LA CONSIGNE: Poursuivez le texte consacré au lycée Limamoulaye de Guédiawaye en reprenant après sa dernière phrase.
··· EXTRAIT DU TEXTE ···
D’autres lycées tels que Limamoulaye sont assis sur le même positionnement de l’excellence que le Prytanée, le Lycée d’excellence et Mariama Ba, mais avec des effectifs qui dépassent de très loin ceux des écoles précitées. Normal, il est une école publique qui n’est pas soumise à un concours d’entrée et qui ne dispose pas d’un internat avec des effectifs limités.

La chance de cette école située à Guédiawaye, est certainement de bénéficier d’un encadrement volontaire qui la pousse à pouvoir rivaliser avec les autres écoles dans le cadre du concours général. Ce qui n’est pas sans conséquence sur la qualité générale de l’enseignement puisqu’on assiste en fin de compte, à la création d’une sorte d’école à deux vitesses où l’on note d’une part, ceux avec un potentiel certain, pris en charge avec un suivi intensif dans une logique d’obtention de prix au Concours général ; et d’autre part, une école avec logique de massification et des élèves qui ne bénéficient pas du même niveau de soutien.
··· EXTRAITS DE DONNÉES ···
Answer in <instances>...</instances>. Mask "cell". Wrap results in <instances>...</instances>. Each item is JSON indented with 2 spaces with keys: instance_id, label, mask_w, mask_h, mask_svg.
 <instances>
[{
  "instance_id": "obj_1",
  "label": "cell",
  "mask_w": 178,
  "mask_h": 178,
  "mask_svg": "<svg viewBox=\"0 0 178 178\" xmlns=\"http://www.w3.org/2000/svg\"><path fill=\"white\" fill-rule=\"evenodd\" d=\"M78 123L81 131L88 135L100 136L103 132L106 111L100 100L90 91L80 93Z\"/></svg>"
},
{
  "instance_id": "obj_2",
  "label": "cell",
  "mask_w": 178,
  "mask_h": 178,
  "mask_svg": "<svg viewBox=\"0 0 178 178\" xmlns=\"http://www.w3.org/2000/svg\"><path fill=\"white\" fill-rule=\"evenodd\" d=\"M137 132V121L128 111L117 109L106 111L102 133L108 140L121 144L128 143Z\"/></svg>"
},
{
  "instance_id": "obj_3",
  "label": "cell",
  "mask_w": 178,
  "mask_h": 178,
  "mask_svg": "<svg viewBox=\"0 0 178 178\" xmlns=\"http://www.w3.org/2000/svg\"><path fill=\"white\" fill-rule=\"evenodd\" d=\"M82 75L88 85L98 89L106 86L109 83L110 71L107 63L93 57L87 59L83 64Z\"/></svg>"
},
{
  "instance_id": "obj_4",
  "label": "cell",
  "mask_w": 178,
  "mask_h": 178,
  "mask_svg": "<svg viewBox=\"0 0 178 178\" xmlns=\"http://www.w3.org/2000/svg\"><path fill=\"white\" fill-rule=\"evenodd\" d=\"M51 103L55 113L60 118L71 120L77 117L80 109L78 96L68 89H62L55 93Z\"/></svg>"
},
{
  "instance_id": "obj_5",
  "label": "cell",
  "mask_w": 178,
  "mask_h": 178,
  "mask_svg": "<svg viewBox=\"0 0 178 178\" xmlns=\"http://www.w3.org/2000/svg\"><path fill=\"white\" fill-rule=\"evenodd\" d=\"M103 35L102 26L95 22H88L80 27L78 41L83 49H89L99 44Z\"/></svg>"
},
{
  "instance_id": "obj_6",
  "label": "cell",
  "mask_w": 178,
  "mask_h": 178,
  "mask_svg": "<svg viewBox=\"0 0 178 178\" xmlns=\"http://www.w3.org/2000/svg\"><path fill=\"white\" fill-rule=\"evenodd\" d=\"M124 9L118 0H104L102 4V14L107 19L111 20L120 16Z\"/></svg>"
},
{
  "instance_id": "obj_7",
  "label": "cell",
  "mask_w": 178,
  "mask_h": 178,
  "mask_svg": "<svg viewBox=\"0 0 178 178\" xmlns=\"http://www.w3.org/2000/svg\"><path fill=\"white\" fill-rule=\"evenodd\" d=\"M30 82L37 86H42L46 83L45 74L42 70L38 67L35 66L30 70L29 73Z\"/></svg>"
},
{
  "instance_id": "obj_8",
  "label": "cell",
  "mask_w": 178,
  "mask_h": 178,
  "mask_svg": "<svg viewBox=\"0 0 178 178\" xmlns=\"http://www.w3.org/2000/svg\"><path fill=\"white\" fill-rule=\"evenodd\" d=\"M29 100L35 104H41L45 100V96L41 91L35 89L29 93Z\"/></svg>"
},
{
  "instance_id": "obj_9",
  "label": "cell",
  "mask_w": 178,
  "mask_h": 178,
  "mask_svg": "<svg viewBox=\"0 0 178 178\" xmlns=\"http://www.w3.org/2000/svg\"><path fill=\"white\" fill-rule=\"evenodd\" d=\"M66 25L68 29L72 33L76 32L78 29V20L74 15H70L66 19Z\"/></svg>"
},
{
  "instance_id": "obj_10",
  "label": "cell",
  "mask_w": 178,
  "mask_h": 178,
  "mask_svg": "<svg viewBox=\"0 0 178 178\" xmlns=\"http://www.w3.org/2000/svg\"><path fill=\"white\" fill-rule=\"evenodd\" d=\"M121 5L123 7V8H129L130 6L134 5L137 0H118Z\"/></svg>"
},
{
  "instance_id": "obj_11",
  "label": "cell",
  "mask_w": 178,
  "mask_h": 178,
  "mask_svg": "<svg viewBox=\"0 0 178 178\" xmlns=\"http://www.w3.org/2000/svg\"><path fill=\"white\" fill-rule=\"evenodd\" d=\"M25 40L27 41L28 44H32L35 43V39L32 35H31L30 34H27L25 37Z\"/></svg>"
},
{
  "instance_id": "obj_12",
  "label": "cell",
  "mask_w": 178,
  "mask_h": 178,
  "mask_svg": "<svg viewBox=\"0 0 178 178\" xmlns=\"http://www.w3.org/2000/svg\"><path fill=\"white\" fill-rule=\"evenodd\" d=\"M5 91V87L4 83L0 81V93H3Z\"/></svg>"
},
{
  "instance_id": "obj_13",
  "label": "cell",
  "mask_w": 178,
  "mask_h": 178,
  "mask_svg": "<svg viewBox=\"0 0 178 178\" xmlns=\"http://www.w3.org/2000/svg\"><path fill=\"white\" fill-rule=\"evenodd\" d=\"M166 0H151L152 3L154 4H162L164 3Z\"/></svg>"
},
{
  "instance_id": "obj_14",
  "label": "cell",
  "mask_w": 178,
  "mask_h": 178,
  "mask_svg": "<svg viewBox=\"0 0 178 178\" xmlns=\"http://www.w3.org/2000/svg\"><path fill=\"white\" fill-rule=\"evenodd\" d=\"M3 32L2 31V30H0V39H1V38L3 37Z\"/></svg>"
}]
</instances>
···
CORRIGÉ:
La tendance est en effet désormais pour les anciennes écoles publiques (Limamoulaye, Lamine Guèye, Delafosse, le Lycée d’application, etc) de céder à une sorte de tyrannie de l’obtention de prix au Concours général avec pour objectif de se hisser au sommet du classement des meilleurs établissements du pays.
Mais à la vérité, le Concours général qui sert aujourd’hui de baromètre à l’excellence, est loin d’être un système équitable dans son approche. Si le Prytanée, Mariama Ba et l’Ecole d’excellence comptent des effectifs assez réduits pour trois (3) terminales, Limamoulaye ou d’autres lycées du même type, comptent parfois près d’une quarantaine de classes de terminale et de première, tout en présentant un nombre de candidats plus important. Le paradoxe est qu’ils tous sont logés à la même enseigne avec des candidats qui ne composent pas dans le même nombre de matières (technologie, comptabilité, économie, certaines langes tels que l’Italien, le Russe, le Portugais, qui n’existent pas au Prytanée et à Mariama Ba etc) en plus des élèves des deux sexes absents dans les deux premières écoles (Mariama Ba, Prytanée et même l’Ecole d’excellence de Diourbel). Dans le même temps, les trois écoles Prytanée, Mariama Ba et le Lycée d’excellence, bénéficient de meilleures conditions d’enseignement que des lycées.

Il serait donc bien illusoire de se fonder sur un Concours général qui sert aujourd’hui de baromètre, qu’un système de pondération digne de ce nom, pourrait davantage contribuer à parfaire les résultats, pour décréter l’excellence d’une école.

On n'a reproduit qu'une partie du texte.